US concerned after Iran 'warhead' report
The United States voiced renewed concern yesterday about Iran's nuclear programme after a report by the UN's atomic watchdog suggested Tehran may be working on a nuclear warhead. "We have ongoing concerns about Iran's activities. We cannot explain why...
The United States voiced renewed concern yesterday about Iran's nuclear programme after a report by the UN's atomic watchdog suggested Tehran may be working on a nuclear warhead.
"We have ongoing concerns about Iran's activities. We cannot explain why it refuses to come to the table and engage constructively to answer the questions that have been raised," State Department spokesman P.J. Crowley told reporters.
The Vienna-based International Atomic Energy Agency (IAEA) said earlier yesterday in a restricted report that Tehran may be working on a nuclear warhead and had begun enriching uranium at higher levels.
"The information available to the agency... raises concerns about the possible existence in Iran of past or current undisclosed activities related to the development of a nuclear payload for a missile," the watchdog's chief Yukiya Amano wrote in his first report to its board of governors.
The language of the report was much more blunt than that used by Amano's predecessor, Egyptian Mohamed ElBaradei, who stepped down as head of the IAEA at the end of November.
The Vienna-based IAEA has been investigating for a number of years intelligence reports claiming Iran was involved in weapons research.

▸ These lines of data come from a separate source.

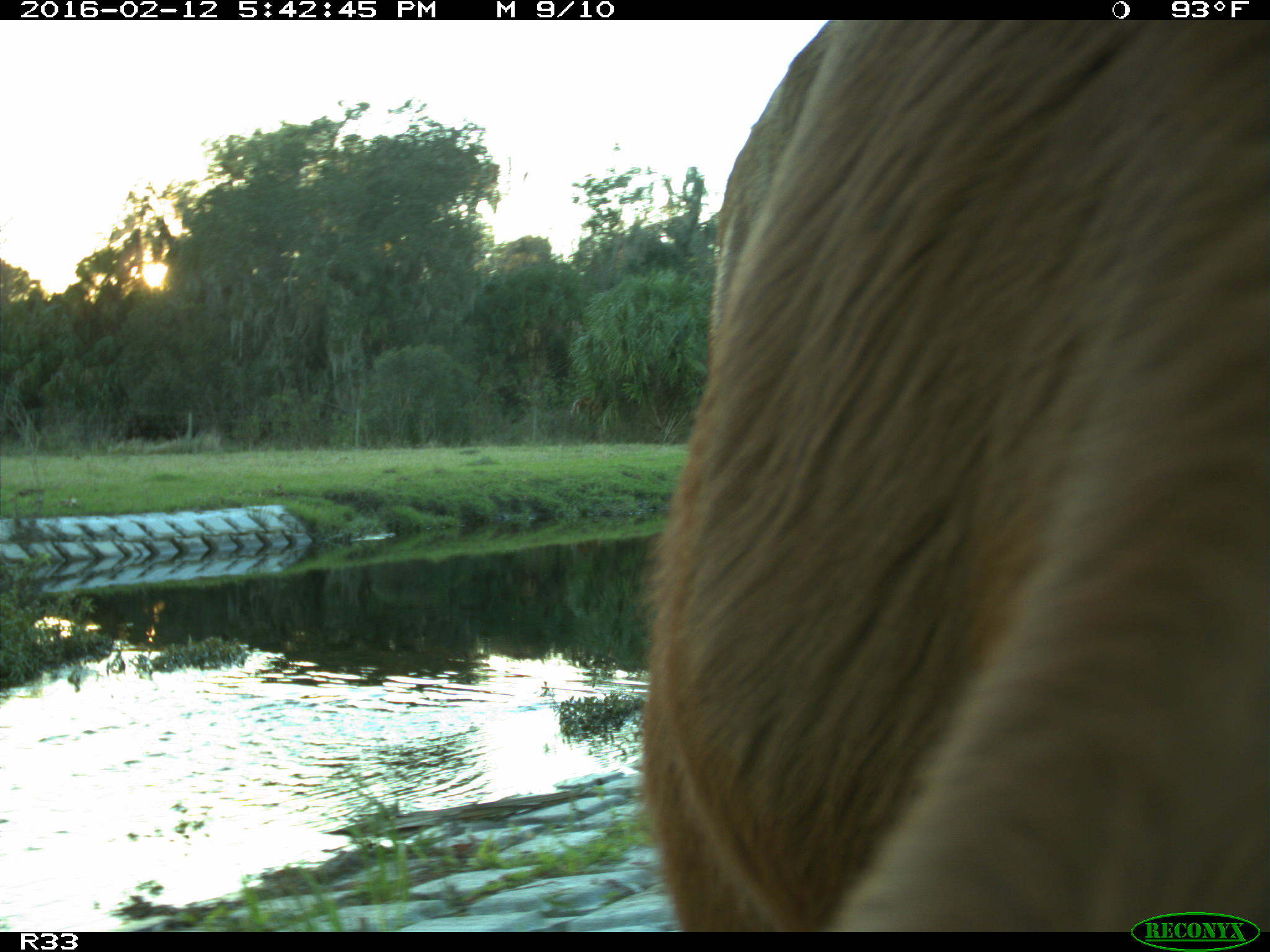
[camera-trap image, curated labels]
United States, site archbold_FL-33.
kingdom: Animalia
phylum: Chordata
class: Mammalia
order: Artiodactyla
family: Bovidae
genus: Bos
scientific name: Bos taurus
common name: domestic cow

These so-called "alleged studies" included uranium conversion, high explosives testing and the adaptation of a ballistic missile cone to carry a nuclear warhead.

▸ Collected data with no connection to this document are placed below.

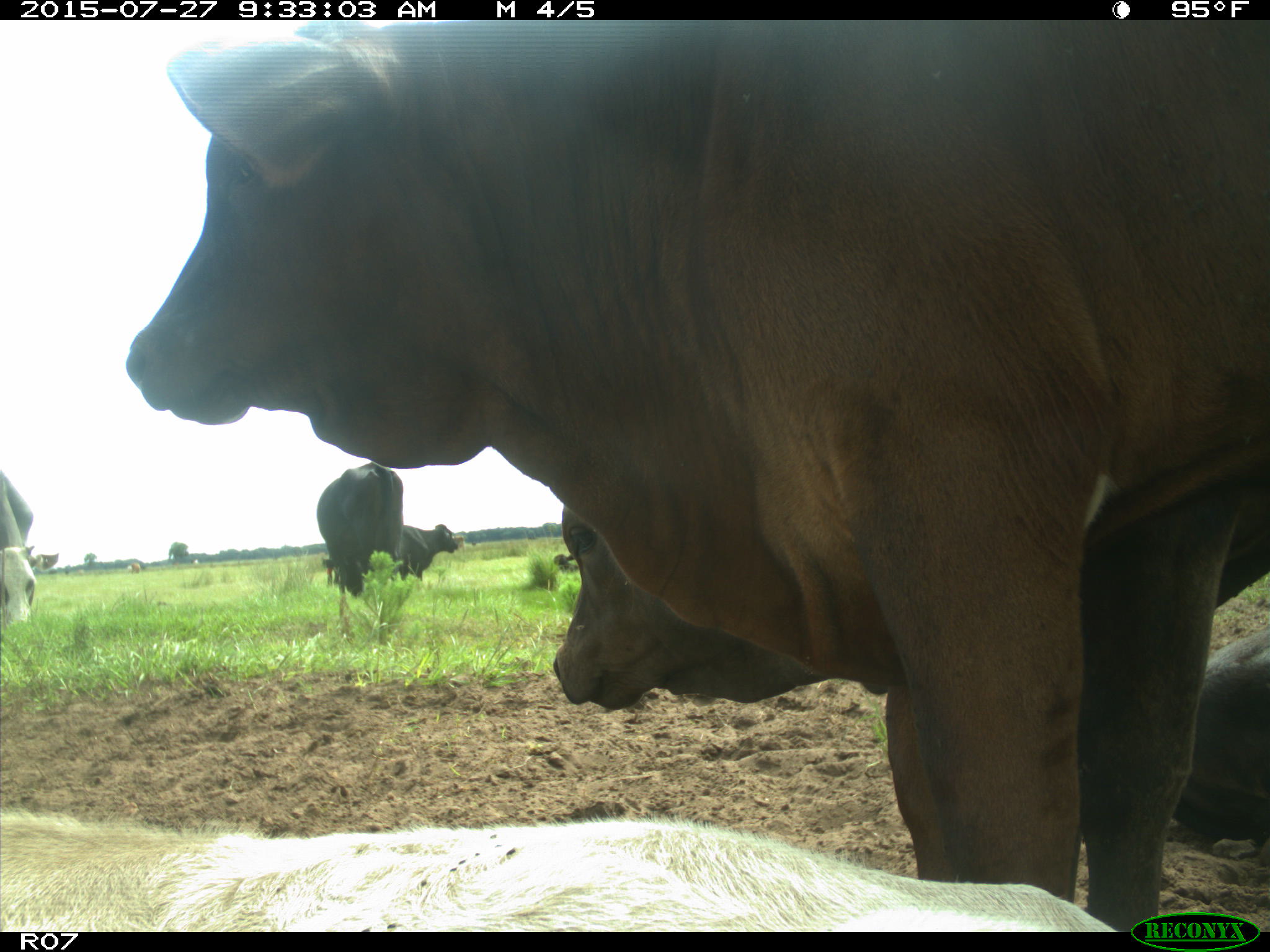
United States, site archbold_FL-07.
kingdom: Animalia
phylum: Chordata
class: Mammalia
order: Artiodactyla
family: Bovidae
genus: Bos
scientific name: Bos taurus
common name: domestic cow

A US intelligence report in 2007 said Iran halted such research in 2003, but Mr Amano's report gives credence to the belief held by some western countries that the programme continued.

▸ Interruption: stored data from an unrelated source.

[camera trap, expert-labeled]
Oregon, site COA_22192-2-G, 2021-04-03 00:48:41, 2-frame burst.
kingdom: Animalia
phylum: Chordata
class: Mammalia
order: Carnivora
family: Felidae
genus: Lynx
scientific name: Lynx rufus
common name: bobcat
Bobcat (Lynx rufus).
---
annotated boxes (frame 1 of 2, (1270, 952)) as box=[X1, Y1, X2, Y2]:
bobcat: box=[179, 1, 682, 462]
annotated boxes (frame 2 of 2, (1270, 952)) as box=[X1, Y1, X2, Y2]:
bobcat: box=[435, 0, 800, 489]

The information was "extensive... broadly consistent and credible in terms of the technical detail, the timeframe in which the activities were conducted and the people and organisations involved," the report said.
The 10-page document, which is to be discussed by IAEA governors at a meeting next month, also confirmed Tehran had begun enriching uranium to higher levels, theoretically bringing it closer to the levels needed for an atomic bomb.
Iran has previously reached uranium enrichment levels of no more than five per cent at its facility at Natanz, in defiance of UN orders for it to cease and despite three rounds of UN sanctions.
Earlier this month, Iran announced it would begin enriching uranium to 20 per cent, ostensibly to make the fuel for a research reactor that makes medical radioisotopes.
Iran insists its intentions are peaceful, but western powers suspect Tehran is enriching uranium to make nuclear weapons, as the material in high purity form can be used in the core of an atomic bomb.
The report said while the Islamic republic officially informed the IAEA of its intentions, it started feeding nuclear material into the uranium-enriching centrifuges before IAEA inspectors arrived in the plant to oversee the process.
The report said Iran had moved most of its stockpile of low-enriched uranium - 1,950 kilograms from an estimated total of 2,065 kilograms - for processing to higher levels.